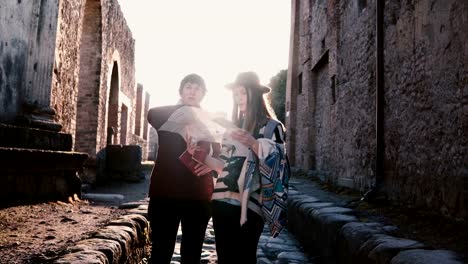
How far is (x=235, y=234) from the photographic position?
227 centimetres

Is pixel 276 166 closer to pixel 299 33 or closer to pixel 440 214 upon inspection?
pixel 440 214

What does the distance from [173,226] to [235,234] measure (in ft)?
1.69

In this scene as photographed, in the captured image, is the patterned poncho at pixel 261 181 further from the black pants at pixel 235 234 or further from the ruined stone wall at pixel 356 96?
the ruined stone wall at pixel 356 96

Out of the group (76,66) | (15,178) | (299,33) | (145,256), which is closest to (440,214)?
(145,256)

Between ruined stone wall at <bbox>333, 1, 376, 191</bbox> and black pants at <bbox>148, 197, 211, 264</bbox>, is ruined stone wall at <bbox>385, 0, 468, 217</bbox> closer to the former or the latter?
ruined stone wall at <bbox>333, 1, 376, 191</bbox>

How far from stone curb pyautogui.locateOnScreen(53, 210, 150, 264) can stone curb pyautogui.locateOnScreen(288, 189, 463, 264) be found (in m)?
1.59

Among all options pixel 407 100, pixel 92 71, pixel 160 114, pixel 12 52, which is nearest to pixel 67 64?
pixel 12 52

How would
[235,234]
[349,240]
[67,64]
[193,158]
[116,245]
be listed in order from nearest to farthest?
[235,234]
[193,158]
[116,245]
[349,240]
[67,64]

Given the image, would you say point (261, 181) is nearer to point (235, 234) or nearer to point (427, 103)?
point (235, 234)

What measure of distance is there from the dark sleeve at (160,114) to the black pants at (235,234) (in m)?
0.66

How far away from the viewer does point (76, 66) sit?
7191mm

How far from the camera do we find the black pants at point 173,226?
258cm

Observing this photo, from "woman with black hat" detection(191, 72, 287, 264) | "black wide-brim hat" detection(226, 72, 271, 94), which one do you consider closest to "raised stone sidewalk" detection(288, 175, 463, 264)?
"woman with black hat" detection(191, 72, 287, 264)

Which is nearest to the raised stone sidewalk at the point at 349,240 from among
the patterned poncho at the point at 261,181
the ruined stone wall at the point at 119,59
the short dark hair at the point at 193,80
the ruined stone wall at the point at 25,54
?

+ + +

Goal of the exercise>
Quote, word for word, every line starting at the one that contains "How far from stone" and ending with the final line of the entries.

Output>
How far from stone curb pyautogui.locateOnScreen(53, 210, 150, 264) can stone curb pyautogui.locateOnScreen(288, 189, 463, 264) be found (in m)?
1.59

Among all options pixel 407 100, pixel 92 71, pixel 160 114, pixel 12 52, which is nearest to pixel 67 64?
pixel 12 52

How would
[235,234]
[349,240]
[67,64]
[193,158]
[116,245]
be listed in order from nearest to farthest?
[235,234]
[193,158]
[116,245]
[349,240]
[67,64]

Given the image, would you say point (261, 181) is nearer to point (235, 234) or nearer to point (427, 103)?
point (235, 234)

What measure of distance is there from the dark sleeve at (160,114) to the black pants at (235,234) (in m)?
0.66

How far away from the viewer does point (76, 66) sit?
7191mm

How far from the camera do we find the black pants at point 173,226?
258cm

Observing this photo, from "woman with black hat" detection(191, 72, 287, 264) | "black wide-brim hat" detection(226, 72, 271, 94), which one do you consider closest to "raised stone sidewalk" detection(288, 175, 463, 264)?
"woman with black hat" detection(191, 72, 287, 264)

Which is nearest to the raised stone sidewalk at the point at 349,240 from among
the patterned poncho at the point at 261,181
the ruined stone wall at the point at 119,59
the short dark hair at the point at 193,80
the ruined stone wall at the point at 25,54
?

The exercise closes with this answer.